• **Tekstfragment**

----

Art. 4.De aanvragen worden opgesteld volgens het model bepaald in bijlage 1 van dit besluit.
De aanvrager voegt hierbij de volgende documenten : 1. een eensluidend afschrift van het diploma op basis waarvan de aanvrager toegelaten wordt, in het land waar het uitgereikt wordt, het ambt van leerkracht uit te oefenen;2. het origineel van een attest opgesteld, overeenkomstig het model bepaald in bijlage 2 van dit besluit, door de bevoegde overheid van het land van uitreiking van het diploma om het vervullen door de aanvrager van de voorwaarden met het oog op de uitoefening van het ambt van onderwijzer in het erkende onderwijs van voormeld land te bevestigen of, bij gebrek hieraan, elk document van de voormelde overheid waarbij de naleving door de aanvrager van de voornoemde voorwaarden wordt bevestigd;de ondertekening van deze overheid op het getuigschrift of, bij gebrek hieraan, op elk bewijsdocument is, behoudens andersluidende internationale overeenkomst, gelegaliseerd door de diplomatieke zending of de Belgische consulaire post bevoegd voor dat land; 3. een afschrift van de documenten met zijn/haar identiteit;4. een « curriculum vitae », in het Frans opgesteld, met in voorkomend geval de beroepservaring verworven als leerkracht. Er wordt bij elk document opgesomd onder de punten 1 en 2 van het vorige lid een originele vertaling gevoegd, verricht door een beëdigd vertaler bij een Belgische rechtbank.

----

Records uit een dataset:
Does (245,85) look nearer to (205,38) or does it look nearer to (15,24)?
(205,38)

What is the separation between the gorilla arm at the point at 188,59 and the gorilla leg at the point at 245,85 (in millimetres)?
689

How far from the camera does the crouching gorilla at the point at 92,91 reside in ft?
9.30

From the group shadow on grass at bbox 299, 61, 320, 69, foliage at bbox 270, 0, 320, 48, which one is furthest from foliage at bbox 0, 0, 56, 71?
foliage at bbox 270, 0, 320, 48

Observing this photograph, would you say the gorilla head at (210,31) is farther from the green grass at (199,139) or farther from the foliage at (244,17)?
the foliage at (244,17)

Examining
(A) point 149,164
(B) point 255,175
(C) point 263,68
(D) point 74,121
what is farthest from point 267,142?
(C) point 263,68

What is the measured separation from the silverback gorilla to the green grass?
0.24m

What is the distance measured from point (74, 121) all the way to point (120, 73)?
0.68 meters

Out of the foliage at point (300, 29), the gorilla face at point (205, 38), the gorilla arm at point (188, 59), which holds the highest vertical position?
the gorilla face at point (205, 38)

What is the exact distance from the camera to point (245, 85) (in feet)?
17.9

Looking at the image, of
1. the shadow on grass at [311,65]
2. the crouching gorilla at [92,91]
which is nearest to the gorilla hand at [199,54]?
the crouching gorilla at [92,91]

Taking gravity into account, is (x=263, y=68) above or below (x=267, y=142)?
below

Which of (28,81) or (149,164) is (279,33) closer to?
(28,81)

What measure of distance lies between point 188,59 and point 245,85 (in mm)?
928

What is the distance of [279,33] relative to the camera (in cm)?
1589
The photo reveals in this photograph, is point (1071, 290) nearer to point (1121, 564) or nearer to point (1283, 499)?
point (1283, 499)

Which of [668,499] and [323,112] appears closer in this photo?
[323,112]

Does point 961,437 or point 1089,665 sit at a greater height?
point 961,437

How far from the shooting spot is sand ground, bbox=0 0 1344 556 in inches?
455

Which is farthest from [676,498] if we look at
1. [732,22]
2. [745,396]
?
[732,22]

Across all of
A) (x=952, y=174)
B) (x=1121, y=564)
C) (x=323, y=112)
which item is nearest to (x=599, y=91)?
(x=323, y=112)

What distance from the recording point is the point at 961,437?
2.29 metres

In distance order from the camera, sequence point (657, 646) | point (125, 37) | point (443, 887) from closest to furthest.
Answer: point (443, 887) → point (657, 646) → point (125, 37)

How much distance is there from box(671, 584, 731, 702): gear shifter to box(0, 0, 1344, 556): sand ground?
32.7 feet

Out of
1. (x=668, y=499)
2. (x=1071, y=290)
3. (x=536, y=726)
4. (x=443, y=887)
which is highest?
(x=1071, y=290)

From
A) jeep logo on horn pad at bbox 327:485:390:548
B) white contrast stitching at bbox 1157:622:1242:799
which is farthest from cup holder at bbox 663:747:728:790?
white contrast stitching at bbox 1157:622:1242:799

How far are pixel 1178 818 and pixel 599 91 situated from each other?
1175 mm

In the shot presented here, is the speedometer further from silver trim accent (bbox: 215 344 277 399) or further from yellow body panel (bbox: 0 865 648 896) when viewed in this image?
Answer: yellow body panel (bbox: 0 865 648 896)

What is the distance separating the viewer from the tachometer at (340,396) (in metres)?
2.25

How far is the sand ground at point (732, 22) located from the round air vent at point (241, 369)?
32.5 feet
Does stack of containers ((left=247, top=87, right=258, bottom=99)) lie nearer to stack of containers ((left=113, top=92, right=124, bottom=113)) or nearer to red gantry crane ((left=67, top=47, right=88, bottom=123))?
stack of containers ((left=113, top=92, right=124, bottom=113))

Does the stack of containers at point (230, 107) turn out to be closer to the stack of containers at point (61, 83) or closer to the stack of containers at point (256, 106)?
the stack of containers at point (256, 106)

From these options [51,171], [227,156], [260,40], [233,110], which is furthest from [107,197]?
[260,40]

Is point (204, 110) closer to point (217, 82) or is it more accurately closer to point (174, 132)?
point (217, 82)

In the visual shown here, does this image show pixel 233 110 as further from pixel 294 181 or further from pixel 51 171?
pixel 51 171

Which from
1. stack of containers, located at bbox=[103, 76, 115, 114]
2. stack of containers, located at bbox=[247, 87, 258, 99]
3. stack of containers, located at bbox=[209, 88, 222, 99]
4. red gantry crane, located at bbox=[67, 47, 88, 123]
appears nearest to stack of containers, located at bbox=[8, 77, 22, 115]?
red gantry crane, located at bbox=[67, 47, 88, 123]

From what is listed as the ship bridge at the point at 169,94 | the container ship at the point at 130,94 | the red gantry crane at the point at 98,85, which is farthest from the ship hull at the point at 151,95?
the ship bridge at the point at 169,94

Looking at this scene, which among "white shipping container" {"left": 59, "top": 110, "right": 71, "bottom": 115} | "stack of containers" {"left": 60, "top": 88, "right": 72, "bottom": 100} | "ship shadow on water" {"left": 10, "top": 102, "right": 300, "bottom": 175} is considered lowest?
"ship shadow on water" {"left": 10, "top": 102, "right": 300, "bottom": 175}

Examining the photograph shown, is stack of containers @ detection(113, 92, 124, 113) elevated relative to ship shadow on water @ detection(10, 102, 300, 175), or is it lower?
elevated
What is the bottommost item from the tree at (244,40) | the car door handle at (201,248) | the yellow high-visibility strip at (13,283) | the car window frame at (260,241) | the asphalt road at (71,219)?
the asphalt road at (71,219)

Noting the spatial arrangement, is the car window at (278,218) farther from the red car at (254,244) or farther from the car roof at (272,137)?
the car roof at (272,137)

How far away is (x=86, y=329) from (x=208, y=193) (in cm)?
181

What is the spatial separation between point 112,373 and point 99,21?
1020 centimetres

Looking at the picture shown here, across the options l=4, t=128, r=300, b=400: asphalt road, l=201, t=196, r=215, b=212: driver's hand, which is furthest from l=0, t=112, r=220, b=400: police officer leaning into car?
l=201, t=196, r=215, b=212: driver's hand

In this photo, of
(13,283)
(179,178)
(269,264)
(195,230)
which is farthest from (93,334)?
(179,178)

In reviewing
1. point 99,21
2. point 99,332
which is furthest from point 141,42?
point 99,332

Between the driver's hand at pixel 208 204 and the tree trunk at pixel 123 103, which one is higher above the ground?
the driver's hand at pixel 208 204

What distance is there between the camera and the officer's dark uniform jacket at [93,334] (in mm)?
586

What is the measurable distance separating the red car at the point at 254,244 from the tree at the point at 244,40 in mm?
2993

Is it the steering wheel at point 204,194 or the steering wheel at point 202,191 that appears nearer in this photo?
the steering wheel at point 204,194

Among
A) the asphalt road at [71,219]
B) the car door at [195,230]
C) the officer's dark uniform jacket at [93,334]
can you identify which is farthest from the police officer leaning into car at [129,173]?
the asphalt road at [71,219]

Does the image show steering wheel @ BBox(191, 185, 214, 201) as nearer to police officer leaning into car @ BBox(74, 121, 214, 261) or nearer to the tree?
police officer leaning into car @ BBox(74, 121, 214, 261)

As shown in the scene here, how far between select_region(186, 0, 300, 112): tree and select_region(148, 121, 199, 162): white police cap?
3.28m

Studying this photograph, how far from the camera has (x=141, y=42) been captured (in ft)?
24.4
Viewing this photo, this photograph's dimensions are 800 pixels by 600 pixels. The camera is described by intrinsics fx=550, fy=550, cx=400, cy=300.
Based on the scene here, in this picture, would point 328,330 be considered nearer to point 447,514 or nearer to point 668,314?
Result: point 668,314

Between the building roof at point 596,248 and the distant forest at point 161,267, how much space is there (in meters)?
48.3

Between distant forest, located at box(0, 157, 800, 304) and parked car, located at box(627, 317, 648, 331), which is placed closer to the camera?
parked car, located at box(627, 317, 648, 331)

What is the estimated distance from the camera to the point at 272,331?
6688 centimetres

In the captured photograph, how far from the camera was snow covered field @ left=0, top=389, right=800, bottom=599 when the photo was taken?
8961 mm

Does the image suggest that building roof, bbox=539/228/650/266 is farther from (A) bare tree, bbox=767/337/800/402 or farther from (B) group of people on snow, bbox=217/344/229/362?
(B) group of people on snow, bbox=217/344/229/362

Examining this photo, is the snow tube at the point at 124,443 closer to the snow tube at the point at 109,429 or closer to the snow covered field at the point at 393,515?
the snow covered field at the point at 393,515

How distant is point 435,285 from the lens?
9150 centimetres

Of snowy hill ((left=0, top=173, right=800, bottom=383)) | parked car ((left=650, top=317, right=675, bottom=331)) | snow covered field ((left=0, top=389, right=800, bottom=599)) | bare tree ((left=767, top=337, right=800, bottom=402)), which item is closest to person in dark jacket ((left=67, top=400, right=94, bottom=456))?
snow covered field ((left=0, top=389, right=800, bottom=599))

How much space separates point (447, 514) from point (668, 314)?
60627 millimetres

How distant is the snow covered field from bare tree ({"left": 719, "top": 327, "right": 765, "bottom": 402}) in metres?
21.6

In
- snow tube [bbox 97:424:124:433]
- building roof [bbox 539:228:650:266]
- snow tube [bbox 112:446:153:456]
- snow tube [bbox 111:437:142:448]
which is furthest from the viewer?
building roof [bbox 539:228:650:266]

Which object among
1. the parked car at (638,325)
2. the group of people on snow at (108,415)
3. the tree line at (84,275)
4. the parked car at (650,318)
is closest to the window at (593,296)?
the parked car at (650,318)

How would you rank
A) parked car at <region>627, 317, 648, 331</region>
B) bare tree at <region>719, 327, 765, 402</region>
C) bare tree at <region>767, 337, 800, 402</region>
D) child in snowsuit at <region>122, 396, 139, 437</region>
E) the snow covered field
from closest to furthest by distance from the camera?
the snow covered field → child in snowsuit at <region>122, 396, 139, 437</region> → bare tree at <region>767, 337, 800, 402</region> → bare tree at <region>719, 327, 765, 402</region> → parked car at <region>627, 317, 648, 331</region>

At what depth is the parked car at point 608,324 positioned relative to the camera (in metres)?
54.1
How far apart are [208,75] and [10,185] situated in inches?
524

----

• **Gestelde opdracht**
Zeg alstublieft bij elke bewering hieronder of die klopt met het tekstfragment: antwoord met ja of nee en citeer de woorden uit het fragment die de doorslag geven.
1. Het curriculum vitae moet in het Frans opgesteld zijn.
2. Bij het afschrift van de identiteitsdocumenten moet een vertaling door een beëdigd vertaler worden gevoegd.
3. De aanvragen worden opgesteld volgens het model in bijlage 2.

• **Oplossing opdracht**
1. Ja: "een « curriculum vitae », in het Frans opgesteld"
2. Nee: "Er wordt bij elk document opgesomd onder de punten 1 en 2 van het vorige lid een originele vertaling gevoegd". Het afschrift van de identiteitsdocumenten staat onder punt 3: "3. een afschrift van de documenten met zijn/haar identiteit"
3. Nee: "De aanvragen worden opgesteld volgens het model bepaald in bijlage 1 van dit besluit."